In this world, insurance companies, like Legal & General, played a specialist role where they would secure what benefits they could with scheme assets when a sponsoring company went under. Given that corporate bankruptcies are relatively infrequent events, the UK pension buyout market remained small at around £1-2bn annually.
A sea change
In 2004, the buyout market was set for a shake up with the inception of the Pension Protection Fund (PPF). Since insolvent sponsors typically have underfunded pensions, the expectation was that the PPF would replace the insolvent buyout market.

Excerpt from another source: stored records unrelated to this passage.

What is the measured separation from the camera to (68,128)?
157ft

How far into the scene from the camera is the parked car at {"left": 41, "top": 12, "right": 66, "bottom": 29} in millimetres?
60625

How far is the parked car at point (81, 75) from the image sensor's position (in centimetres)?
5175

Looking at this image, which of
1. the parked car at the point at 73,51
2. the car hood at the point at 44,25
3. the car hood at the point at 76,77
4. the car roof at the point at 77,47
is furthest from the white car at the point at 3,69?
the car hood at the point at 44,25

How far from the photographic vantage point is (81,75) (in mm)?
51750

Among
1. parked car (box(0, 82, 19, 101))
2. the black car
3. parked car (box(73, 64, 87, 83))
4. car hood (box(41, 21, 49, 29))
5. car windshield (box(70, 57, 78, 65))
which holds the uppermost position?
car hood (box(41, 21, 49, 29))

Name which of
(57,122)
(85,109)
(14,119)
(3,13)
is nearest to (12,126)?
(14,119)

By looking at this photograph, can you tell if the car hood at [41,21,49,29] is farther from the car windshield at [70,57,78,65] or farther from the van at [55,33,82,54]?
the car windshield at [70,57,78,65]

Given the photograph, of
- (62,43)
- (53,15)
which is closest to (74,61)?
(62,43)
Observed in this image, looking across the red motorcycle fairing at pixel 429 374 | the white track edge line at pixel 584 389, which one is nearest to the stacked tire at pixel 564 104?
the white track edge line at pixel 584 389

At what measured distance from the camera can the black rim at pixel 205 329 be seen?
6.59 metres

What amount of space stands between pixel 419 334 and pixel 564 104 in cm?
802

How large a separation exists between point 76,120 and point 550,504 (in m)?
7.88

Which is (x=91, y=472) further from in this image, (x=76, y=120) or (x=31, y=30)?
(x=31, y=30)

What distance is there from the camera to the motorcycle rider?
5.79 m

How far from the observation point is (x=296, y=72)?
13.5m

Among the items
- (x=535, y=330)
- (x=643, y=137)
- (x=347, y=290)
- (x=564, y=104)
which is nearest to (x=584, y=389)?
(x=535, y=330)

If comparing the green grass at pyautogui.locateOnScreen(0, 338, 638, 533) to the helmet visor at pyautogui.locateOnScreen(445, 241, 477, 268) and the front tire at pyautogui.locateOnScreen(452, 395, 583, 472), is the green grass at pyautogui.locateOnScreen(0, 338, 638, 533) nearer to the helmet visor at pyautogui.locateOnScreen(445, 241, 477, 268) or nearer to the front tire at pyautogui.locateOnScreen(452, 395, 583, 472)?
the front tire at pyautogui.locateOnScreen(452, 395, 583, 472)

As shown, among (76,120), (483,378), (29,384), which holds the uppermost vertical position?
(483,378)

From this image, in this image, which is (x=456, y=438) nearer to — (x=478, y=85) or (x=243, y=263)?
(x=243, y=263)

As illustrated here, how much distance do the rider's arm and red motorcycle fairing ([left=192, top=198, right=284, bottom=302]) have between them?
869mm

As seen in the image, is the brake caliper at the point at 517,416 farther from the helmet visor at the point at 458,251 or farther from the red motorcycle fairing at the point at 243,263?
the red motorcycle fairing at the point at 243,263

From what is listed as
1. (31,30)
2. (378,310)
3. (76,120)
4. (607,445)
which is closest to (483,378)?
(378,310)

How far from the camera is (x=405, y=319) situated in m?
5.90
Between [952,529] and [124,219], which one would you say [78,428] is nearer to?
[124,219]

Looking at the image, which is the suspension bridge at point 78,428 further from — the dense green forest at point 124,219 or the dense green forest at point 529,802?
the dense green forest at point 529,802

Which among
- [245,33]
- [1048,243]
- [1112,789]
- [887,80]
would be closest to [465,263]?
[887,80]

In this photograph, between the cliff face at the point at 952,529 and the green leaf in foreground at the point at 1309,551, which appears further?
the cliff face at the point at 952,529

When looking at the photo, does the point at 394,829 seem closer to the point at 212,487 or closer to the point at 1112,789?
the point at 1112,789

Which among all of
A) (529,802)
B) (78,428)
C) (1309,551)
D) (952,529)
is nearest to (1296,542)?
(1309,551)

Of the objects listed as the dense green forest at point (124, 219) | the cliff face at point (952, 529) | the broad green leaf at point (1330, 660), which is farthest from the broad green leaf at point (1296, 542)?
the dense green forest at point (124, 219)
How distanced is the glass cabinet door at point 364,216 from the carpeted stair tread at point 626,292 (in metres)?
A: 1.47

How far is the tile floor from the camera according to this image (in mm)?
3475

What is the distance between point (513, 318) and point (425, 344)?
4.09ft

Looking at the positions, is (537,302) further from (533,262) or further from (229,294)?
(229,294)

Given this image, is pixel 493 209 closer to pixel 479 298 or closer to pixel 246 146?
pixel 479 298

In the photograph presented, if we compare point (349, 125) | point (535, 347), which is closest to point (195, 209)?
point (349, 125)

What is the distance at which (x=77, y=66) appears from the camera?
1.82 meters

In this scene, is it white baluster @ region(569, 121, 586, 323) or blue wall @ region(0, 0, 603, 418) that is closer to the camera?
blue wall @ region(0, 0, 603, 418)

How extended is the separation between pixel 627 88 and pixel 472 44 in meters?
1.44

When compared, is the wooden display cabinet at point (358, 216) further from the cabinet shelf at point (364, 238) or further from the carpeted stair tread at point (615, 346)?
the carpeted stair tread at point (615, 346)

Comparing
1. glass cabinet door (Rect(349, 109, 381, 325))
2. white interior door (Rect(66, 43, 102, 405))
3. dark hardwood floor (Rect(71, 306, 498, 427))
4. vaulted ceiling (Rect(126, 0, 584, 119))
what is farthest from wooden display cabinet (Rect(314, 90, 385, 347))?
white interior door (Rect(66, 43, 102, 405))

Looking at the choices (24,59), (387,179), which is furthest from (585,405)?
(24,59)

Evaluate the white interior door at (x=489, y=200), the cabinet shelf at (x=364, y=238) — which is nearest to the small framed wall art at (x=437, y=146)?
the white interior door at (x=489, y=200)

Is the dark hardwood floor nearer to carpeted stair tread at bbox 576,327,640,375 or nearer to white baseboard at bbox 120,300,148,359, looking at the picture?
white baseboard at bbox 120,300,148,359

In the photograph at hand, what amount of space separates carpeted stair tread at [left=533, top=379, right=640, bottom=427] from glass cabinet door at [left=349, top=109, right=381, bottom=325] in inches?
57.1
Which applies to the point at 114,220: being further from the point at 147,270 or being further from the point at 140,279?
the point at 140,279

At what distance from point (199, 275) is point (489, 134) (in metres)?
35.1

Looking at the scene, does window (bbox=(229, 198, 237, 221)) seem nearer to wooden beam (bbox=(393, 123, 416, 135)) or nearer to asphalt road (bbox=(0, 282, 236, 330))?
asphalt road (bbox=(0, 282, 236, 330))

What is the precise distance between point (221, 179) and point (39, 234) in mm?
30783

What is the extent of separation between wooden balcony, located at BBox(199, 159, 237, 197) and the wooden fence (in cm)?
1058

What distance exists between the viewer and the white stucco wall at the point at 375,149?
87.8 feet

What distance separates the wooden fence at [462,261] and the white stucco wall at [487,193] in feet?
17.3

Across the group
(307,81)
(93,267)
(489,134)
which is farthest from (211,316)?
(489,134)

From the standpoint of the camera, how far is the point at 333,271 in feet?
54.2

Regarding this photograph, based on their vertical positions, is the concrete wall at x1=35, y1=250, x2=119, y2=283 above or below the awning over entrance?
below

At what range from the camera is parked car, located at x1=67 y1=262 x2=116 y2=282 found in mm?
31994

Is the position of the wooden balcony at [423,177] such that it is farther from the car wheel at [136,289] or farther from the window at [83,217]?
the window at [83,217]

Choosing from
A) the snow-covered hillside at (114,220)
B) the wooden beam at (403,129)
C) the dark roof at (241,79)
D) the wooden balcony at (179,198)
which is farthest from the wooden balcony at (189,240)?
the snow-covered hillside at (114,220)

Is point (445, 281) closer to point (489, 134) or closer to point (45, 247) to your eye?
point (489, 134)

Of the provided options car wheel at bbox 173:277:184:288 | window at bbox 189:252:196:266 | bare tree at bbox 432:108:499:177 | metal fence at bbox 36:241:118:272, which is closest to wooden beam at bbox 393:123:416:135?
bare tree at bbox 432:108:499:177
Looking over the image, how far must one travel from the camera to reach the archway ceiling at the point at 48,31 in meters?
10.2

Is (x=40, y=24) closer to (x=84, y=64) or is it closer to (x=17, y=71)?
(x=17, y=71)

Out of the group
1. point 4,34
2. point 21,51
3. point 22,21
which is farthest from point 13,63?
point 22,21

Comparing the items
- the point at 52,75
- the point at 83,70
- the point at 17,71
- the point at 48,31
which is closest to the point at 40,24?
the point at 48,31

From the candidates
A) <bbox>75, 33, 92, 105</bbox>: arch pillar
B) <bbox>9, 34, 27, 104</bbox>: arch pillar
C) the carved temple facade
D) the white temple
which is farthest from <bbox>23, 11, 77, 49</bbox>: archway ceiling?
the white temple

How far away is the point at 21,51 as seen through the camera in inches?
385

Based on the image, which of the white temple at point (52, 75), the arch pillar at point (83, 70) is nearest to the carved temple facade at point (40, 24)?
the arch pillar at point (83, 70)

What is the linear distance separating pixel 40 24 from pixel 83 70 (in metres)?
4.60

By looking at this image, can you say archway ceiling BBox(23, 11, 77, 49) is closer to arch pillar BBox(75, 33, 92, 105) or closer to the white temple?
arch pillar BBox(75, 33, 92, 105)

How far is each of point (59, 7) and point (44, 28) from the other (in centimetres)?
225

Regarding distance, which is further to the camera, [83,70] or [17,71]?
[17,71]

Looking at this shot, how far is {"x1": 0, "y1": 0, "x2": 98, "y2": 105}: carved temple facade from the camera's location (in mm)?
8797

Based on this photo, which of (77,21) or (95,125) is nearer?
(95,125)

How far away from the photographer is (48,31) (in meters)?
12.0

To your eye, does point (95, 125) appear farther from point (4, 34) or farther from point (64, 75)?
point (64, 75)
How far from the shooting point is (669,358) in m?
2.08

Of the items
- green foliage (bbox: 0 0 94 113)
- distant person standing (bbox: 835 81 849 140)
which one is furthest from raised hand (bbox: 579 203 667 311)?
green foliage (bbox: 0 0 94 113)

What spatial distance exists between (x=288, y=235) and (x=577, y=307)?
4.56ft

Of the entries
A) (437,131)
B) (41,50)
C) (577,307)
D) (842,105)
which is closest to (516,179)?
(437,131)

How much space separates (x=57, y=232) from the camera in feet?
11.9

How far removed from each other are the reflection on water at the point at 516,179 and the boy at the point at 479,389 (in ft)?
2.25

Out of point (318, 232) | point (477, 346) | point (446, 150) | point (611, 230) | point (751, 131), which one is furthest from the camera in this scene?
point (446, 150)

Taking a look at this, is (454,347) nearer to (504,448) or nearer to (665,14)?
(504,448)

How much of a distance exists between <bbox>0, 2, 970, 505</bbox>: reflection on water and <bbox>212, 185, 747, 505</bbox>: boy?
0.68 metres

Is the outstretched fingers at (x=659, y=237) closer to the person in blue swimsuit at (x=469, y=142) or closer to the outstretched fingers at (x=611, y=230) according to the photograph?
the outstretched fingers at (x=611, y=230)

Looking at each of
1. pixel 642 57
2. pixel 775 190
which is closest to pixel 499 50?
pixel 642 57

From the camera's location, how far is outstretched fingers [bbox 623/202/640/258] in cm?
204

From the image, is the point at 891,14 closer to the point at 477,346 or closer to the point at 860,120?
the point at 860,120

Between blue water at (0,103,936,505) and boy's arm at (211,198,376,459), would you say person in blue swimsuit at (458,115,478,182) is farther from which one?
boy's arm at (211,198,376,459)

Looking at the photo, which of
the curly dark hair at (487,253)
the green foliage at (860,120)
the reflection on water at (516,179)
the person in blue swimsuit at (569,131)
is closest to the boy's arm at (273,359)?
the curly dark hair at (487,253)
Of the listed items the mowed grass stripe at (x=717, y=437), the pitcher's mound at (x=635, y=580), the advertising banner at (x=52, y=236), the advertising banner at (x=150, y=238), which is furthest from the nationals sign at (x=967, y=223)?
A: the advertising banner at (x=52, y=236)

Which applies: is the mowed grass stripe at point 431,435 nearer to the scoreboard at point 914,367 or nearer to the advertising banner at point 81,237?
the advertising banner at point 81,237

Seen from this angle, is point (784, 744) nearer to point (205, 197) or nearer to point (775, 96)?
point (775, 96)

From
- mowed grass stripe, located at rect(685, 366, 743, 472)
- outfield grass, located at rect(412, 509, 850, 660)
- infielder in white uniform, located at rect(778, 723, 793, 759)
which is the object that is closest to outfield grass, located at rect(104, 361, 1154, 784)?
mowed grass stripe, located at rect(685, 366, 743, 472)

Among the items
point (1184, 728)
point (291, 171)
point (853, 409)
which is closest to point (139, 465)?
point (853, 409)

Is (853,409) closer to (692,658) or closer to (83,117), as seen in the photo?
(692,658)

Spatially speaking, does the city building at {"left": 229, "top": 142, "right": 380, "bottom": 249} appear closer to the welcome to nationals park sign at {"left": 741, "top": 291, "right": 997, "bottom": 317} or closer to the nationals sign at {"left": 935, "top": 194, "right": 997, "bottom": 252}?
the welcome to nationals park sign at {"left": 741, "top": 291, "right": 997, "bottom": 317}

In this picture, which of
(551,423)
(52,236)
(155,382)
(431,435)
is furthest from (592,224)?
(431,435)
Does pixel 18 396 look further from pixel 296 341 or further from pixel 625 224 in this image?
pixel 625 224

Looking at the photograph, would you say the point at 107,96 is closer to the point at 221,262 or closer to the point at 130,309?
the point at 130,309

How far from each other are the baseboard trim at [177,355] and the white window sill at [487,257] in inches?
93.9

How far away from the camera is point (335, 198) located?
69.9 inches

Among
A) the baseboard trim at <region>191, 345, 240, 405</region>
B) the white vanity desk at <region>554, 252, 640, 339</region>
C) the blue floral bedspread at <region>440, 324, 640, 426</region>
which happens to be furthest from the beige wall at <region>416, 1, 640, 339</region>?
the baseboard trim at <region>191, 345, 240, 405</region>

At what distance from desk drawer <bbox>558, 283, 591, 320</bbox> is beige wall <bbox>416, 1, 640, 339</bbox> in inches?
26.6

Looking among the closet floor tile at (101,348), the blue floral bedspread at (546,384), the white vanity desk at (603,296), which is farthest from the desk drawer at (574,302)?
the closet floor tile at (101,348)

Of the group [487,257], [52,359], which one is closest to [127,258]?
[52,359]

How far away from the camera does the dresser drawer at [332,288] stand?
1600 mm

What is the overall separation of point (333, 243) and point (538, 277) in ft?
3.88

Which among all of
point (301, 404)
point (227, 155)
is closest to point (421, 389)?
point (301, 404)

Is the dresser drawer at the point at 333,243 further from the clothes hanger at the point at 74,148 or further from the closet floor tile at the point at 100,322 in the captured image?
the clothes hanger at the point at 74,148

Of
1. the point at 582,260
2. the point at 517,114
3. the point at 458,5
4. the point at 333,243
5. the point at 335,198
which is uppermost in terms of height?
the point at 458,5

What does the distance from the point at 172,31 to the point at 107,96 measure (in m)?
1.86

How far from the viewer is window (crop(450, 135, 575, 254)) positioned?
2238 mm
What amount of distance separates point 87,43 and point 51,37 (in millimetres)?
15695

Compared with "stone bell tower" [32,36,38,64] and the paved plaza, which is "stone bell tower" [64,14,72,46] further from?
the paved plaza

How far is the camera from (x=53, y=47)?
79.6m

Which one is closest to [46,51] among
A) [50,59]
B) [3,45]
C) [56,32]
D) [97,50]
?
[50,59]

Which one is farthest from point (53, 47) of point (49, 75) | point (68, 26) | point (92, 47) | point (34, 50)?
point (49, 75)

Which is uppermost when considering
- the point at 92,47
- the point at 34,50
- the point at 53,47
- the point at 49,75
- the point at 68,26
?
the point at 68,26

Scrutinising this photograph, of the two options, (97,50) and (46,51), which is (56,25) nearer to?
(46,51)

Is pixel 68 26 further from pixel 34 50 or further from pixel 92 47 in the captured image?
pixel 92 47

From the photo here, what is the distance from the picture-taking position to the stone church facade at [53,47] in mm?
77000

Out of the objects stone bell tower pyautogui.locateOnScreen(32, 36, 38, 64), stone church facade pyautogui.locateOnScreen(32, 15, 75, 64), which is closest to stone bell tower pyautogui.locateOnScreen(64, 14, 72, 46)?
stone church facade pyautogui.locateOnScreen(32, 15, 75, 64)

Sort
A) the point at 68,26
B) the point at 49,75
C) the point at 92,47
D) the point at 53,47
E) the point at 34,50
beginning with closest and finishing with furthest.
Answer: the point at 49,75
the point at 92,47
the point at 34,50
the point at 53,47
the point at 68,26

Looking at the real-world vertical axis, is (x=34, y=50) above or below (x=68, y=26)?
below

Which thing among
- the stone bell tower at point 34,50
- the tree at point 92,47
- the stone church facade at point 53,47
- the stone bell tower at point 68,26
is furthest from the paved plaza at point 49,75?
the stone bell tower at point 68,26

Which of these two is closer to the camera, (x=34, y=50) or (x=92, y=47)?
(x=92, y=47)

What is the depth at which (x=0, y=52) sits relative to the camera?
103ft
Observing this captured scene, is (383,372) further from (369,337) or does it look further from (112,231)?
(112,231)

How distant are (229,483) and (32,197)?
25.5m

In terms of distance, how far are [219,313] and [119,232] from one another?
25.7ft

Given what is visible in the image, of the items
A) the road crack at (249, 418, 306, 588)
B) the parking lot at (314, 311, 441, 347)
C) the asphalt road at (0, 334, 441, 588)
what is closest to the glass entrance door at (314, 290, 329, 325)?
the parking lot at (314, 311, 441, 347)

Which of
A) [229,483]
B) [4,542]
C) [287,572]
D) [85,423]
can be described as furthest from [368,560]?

At around the same time, the cumulative impact of pension regulations, accounting rules, declining interest rates and increasing longevity, led to a view that DB pensions had become too onerous for their sponsors.
Buyouts previously reserved for insolvent sponsors, now offered solvent companies the chance to honour their pension commitments whilst transferring a burdensome obligation to a professional third party, thereby freeing companies up to focus on their core businesses. A market in which all DB pension schemes were potential clients led to the entry of more insurance providers, competitive pricing and innovation, all of which have helped to drive the market forward.
The new era of harder regulation and mature, de-risked schemes which are closed to accrual, has seen insurance companies become the second consolidator in the industry and the final resting place for many of the UK's DB pension promises.